Chérie, j'ai gonflé les gardiens

Le gabarit des gardiens a beaucoup changé depuis les années 1990. Les petits formats ont tranquillement déserté le demi-cercle des buts. 

Les John Vanbiesbrouck (5 pieds 8 pouces) et Andy Moog (5 pieds 9 pouces) ont été remplacés par des colosses. À mon premier camp avec les Canadiens en 1996, on me qualifiait de grand gardien du haut de mes 6 pieds 2 pouces, alors que Jocelyn Thibault et José Théodore mesuraient 5 pieds 11 pouces. 

Par contre, lors de ma dernière saison à Tampa, les deux géants avec qui j'évoluais (Anders Lindback, 6 pieds 6 pouces, et Ben Bishop, 6 pieds 7 pouces) reflétaient clairement la nouvelle réalité de la LNH.

Video: COL@DAL: Bishop vole Jost avec la lame du patin

C'est très compréhensible, car de nos jours, les gardiens sont de meilleurs athlètes, et si on peut compter sur un grand gardien qui bouge bien et se positionne parfaitement par rapport à la rondelle, les chances de faire l'arrêt sont meilleures. 

Les gros gardiens peuvent se permettre de jouer plus profondément dans leur demi-cercle et ont moins à se déplacer pour effectuer leurs arrêts. Quand on est plus petit, on doit être agressif et compenser en jouant plus haut dans l'espace réservé aux gardiens. Ainsi, la poussée latérale doit être plus longue pour arriver au même résultat.

Aucune équipe n'a poussé ce concept à l'extrême autant que les Canucks de Vancouver avec leur duo de gardiens mesurant tous deux 6 pieds 6 pouces (Jacob Markstrom et Anders Nilsson). 

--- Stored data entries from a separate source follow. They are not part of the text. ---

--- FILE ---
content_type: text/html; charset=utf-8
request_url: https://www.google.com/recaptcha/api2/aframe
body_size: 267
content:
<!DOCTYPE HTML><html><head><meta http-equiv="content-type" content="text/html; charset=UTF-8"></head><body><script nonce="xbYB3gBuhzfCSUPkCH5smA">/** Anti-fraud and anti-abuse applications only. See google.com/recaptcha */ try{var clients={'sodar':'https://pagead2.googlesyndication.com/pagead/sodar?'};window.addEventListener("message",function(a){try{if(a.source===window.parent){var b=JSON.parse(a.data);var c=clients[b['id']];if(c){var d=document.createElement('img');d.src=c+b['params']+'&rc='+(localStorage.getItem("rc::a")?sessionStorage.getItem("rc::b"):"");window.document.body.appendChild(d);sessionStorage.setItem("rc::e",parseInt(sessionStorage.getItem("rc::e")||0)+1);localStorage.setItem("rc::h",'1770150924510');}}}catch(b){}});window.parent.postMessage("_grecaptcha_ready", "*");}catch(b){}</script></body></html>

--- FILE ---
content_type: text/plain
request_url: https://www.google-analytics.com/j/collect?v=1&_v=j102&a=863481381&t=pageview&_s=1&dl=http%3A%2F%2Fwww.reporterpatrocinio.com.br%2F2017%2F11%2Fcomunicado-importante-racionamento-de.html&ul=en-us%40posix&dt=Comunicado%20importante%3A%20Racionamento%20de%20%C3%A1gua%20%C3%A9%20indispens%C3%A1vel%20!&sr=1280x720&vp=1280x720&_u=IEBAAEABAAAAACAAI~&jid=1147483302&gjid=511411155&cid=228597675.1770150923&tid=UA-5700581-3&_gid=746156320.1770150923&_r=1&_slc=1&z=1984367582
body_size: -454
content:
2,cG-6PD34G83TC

Il n'y a plus que trois portiers qui mesurent moins de 6 pieds qui ont disputé au moins un match dans la Ligue nationale cette saison : Jaroslav Halak, Anton Khudobin et Juuse Saros. La moyenne de poids et grandeur des gardiens de la ligue sont d'un peu plus de 6 pieds 2 pouces et 202 livres, soit environ le gabarit de Jake Allen avec les Blues de St. Louis.

Le doyen Luongo

L'âge moyen des 62 gardiens présentement actifs dans la ligue est de 28 ans, et avec ses 38 ans, c'est sans aucune surprise Roberto Luongo qui est le plus âgé de cette confrérie. 

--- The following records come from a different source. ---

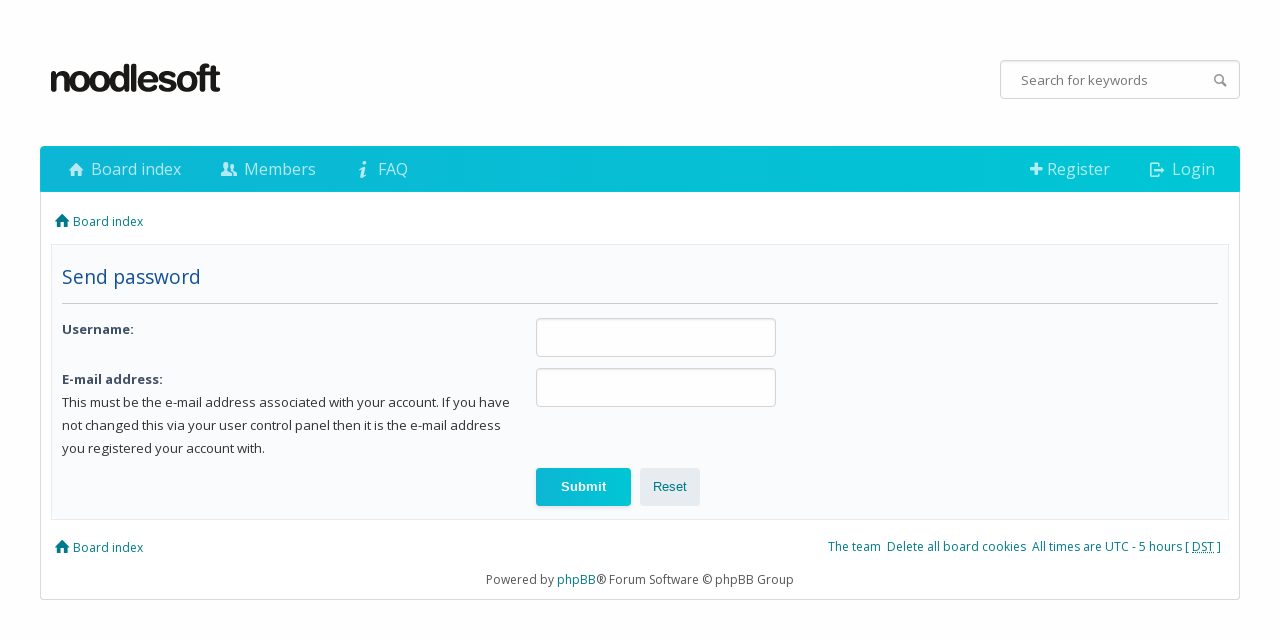

--- FILE ---
content_type: text/html; charset=UTF-8
request_url: https://www.noodlesoft.com/forums/ucp.php?mode=sendpassword&sid=9c188f4ffa4ccb272f6f7ada2ef3936e
body_size: 2748
content:
<!DOCTYPE html PUBLIC "-//W3C//DTD XHTML 1.0 Strict//EN" "http://www.w3.org/TR/xhtml1/DTD/xhtml1-strict.dtd">
<html xmlns="http://www.w3.org/1999/xhtml" dir="ltr" lang="en-gb" xml:lang="en-gb">
<head>
<!--

Thanks for using Oxygen, here are some option that will help customise your style that bit more
please only enter YES or NO in-between the quotes.

  Enables/Disables grid layout on index and viewforum pages.
 Enables or disables font awesome.
 Either makes logo text based or logo based.
 Allows you have icon next to text base logo must have $fa enabled
 Enables search bar in header.

Icon list: http://fontawesome.io/icons/
-->
<meta http-equiv="content-type" content="text/html; charset=UTF-8"/>
<meta http-equiv="content-style-type" content="text/css"/>
<meta http-equiv="content-language" content="en-gb"/>
<meta http-equiv="imagetoolbar" content="no"/>
<meta name="resource-type" content="document"/>
<meta name="distribution" content="global"/>
<meta name="keywords" content=""/>
<meta name="description" content=""/>

<title>Noodlesoft Forums &bull; User Control Panel &bull; Send password</title>

<link rel="alternate" type="application/atom+xml" title="Feed - Noodlesoft Forums" href="https://www.noodlesoft.com/forums/feed.php"/><link rel="alternate" type="application/atom+xml" title="Feed - All forums" href="https://www.noodlesoft.com/forums/feed.php?mode=forums"/><link rel="alternate" type="application/atom+xml" title="Feed - New Topics" href="https://www.noodlesoft.com/forums/feed.php?mode=topics"/><link rel="alternate" type="application/atom+xml" title="Feed - Active Topics" href="https://www.noodlesoft.com/forums/feed.php?mode=topics_active"/>

<!--
	phpBB style name: Oxygen
	Based on style:   prosilver (this is the default phpBB3 style)
	Original author:  Tom Beddard ( http://www.subBlue.com/ )
	Modified by: Brad Veryard ( http://www.bradleyv.com/ )
-->

<link href="./style.php?id=4&amp;lang=en&amp;sid=142eee04e67b2dd33ffb6875e0a47f73" rel="stylesheet" type="text/css" media="screen, projection"/><script type="text/javascript">//<![CDATA[
var jump_page='Enter the page number you wish to go to:';var on_page='';var per_page='';var base_url='';var style_cookie='phpBBstyle';var style_cookie_settings='; path=/; domain=www.noodlesoft.com; secure';var onload_functions=new Array();var onunload_functions=new Array();function find_username(url){popup(url,760,570,'_usersearch');return false;}window.onload=function(){for(var i=0;i<onload_functions.length;i++){eval(onload_functions[i]);}};window.onunload=function(){for(var i=0;i<onunload_functions.length;i++){eval(onunload_functions[i]);}};
//]]></script>
<script type="text/javascript" src="./styles/prosilver/template/styleswitcher.js"></script>
<script type="text/javascript" src="./styles/prosilver/template/forum_fn.js"></script>

<link href="./styles/noodlesoft/theme/print.css" rel="stylesheet" type="text/css" media="print" title="printonly"/>


<link href="./styles/noodlesoft/theme/normal.css" rel="stylesheet" type="text/css" title="A"/>
<link href="styles/noodlesoft/theme/A.medium.css.pagespeed.cf.M4tzivP35s.css" rel="alternate stylesheet" type="text/css" title="A+"/>
<link href="./styles/noodlesoft/theme/large.css" rel="alternate stylesheet" type="text/css" title="A++"/>



</head>

<body id="phpbb" class="section-ucp ltr">
<div id="wrap">
<a id="top" name="top" accesskey="t"></a>
	<div id="header">
		
		<a href="./index.php?sid=142eee04e67b2dd33ffb6875e0a47f73" title="Board index" id="logo"><img src="./styles/noodlesoft/imageset/logo.svg" width="160" height="28" alt="" title=""/></a>
		
		<div class="search_box">
			<form action="./search.php?sid=142eee04e67b2dd33ffb6875e0a47f73" method="get" id="search">
				<fieldset class="search-container">
					<input name="keywords" type="text" maxlength="128" title="Search for keywords" class="inputbox search" placeholder="Search for keywords"/>
					<span class="overlay icon-search"></span>
				</fieldset>
			</form>
		</div>
		

	</div>
	<div class="nav">
		<ul class="bar">
			<li><a href="./index.php?sid=142eee04e67b2dd33ffb6875e0a47f73"><i class="icon-home"></i> Board index</a></li>
			<li><a href="./memberlist.php?sid=142eee04e67b2dd33ffb6875e0a47f73"><i class="icon-users"></i> Members</a></li>
			<li><a href="./faq.php?sid=142eee04e67b2dd33ffb6875e0a47f73"><i class="icon-info"></i> FAQ</a></li>
			

		</ul>
		<ul class="left">
				<li><a href="./ucp.php?mode=register&amp;sid=142eee04e67b2dd33ffb6875e0a47f73"><i class="fa fa-plus"></i> Register</a></li>
					<li><a href="./ucp.php?mode=login&amp;sid=142eee04e67b2dd33ffb6875e0a47f73" title="Login" accesskey="x"><i class="icon-logout"></i> Login</a></li>
				
		</ul>
	</div>
	<div class="container">
	<div id="page-header">
		<div class="breadcrumbs">
			<ul class="crumb">
				<li class="icon-home"><a href="./index.php?sid=142eee04e67b2dd33ffb6875e0a47f73" accesskey="h">Board index</a></li>
				
			</ul>

			
		</div>
	</div>

	<a name="start_here"></a>
	<div id="page-body">
		

<form action="./ucp.php?mode=sendpassword&amp;sid=142eee04e67b2dd33ffb6875e0a47f73" method="post" id="remind">

<div class="panel">
	<div class="inner"><span class="corners-top"><span></span></span>

	<div class="content">
		<h2>Send password</h2>

		<fieldset>
		<dl>
			<dt><label for="username">Username:</label></dt>
			<dd><input class="inputbox narrow" type="text" name="username" id="username" size="25"/></dd>
		</dl>
		<dl>
			<dt><label for="email">E-mail address:</label><br/><span>This must be the e-mail address associated with your account. If you have not changed this via your user control panel then it is the e-mail address you registered your account with.</span></dt>
			<dd><input class="inputbox narrow" type="text" name="email" id="email" size="25" maxlength="100"/></dd>
		</dl>
		<dl>
			<dt>&nbsp;</dt>
			<dd><input type="submit" name="submit" id="submit" class="button1" value="Submit" tabindex="2"/>&nbsp; <input type="reset" value="Reset" name="reset" class="button2"/></dd>
		</dl>
		
		</fieldset>
	</div>

	<span class="corners-bottom"><span></span></span></div>
</div>
</form>

</div>

	<div id="page-footer">

		<div class="breadcrumbs">
			<ul class="crumb">
				<li class="icon-home"><a href="./index.php?sid=142eee04e67b2dd33ffb6875e0a47f73">Board index</a></li>
				
			</ul>
			<ul class="bread">
				<li><a href="./memberlist.php?mode=leaders&amp;sid=142eee04e67b2dd33ffb6875e0a47f73">The team</a></li><li><a href="./ucp.php?mode=delete_cookies&amp;sid=142eee04e67b2dd33ffb6875e0a47f73">Delete all board cookies</a></li>
				<li>All times are UTC - 5 hours [ <abbr title="Daylight Saving Time">DST</abbr> ]</li>
			</ul>
		</div>

		<div class="copyright">Powered by <a href="https://www.phpbb.com/">phpBB</a>&reg; Forum Software &copy; phpBB Group
			
		</div>
	</div>
</div>
</div>

<div>
	<a id="bottom" name="bottom" accesskey="z"></a>
	
</div>

<!-- Piwik -->
<script type="text/javascript">var _paq=_paq||[];_paq.push(['setConversionAttributionFirstReferrer',true]);_paq.push(['trackPageView']);_paq.push(['enableLinkTracking']);(function(){var u="https://www.noodlesoft.com/piwik/";_paq.push(['setTrackerUrl',u+'piwik.php']);_paq.push(['setSiteId',1]);var d=document,g=d.createElement('script'),s=d.getElementsByTagName('script')[0];g.type='text/javascript';g.async=true;g.defer=true;g.src=u+'piwik.js';s.parentNode.insertBefore(g,s);})();</script>
<noscript><p><img src="https://www.noodlesoft.com/piwik/piwik.php?idsite=1" style="border:0" alt=""/></p></noscript>
<!-- End Piwik Code -->


</body>
</html>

Il domine les gardiens actifs au chapitre des matchs joués (981), des victoires (459) et des blanchissages (74). Avec son coéquipier des Panthers de la Floride James Reimer, il forme le duo le plus vieux du circuit. 

Les Penguins misent de leur côté sur le plus jeune tandem de la LNH avec Matt Murray (23 ans) et Tristan Jarry (22 ans), quoique ce dernier semble avoir été devancé par Casey DeSmith (26 ans) dans la hiérarchie de l'équipe.

Du côté de la mitaine

Avec Charlie Lindgren des Canadiens de Montréal qui évolue dans la Ligue américaine de hockey en ce moment, Louis Domingue du Lightning de Tampa Bay et Steve Mason des Jets de Winnipeg sont les seuls gardiens de la LNH qui captent la rondelle avec leur main droite.

Video: ARI@NYI: Domingue dit non à Boychuk

Sans être un avantage pour le gardien, les joueurs peuvent parfois être confus lorsqu'ils tirent face à un gardien qui attrape de la droite. 

Il m'est arrivé à deux reprises au cours de ma carrière de former un duo de gardiens « patte gauche », soit à Montréal avec Théodore et à Columbus avec Mason. Mais je me souviendrai toujours de l'un de mes premiers camps avec le CH, alors que quatre des cinq gardiens au camp tenaient leur bâton avec leur main gauche (Théodore, Pat Jablonski, Tomas Vokoun et moi).

Les Québécois en baisse, les Européens en hausse

Des gardiens originaires de dix pays ont disputé au moins un match dans la LNH cette saison. Sans surprise, le Canada (34) et les États-Unis (16) comptent le plus grand nombre de représentants. Par contre seulement cinq Québécois ont un emploi dans la grande ligue en ce moment. C'est bien peu quand on compare à la vingtaine d'entre eux présents au début du millénaire. 

Le nombre de gardiens européens a quant à lui explosé depuis le début des années 2000. Si on comptait seulement une poignée de gardiens provenant du vieux continent en 2000-01, on compte cette saison sept gardiens finlandais avec au moins 10 matchs de joués, quatre gardiens russes et cinq suédois.

Si l'on analyse le style des gardiens selon leur pays, les Russes sont généralement plus explosifs et acrobatiques, alors que les Canadiens et les Américains sont un peu plus calmes et en contrôle. Ce n'est toutefois pas une science exacte, et il y a toujours des exceptions.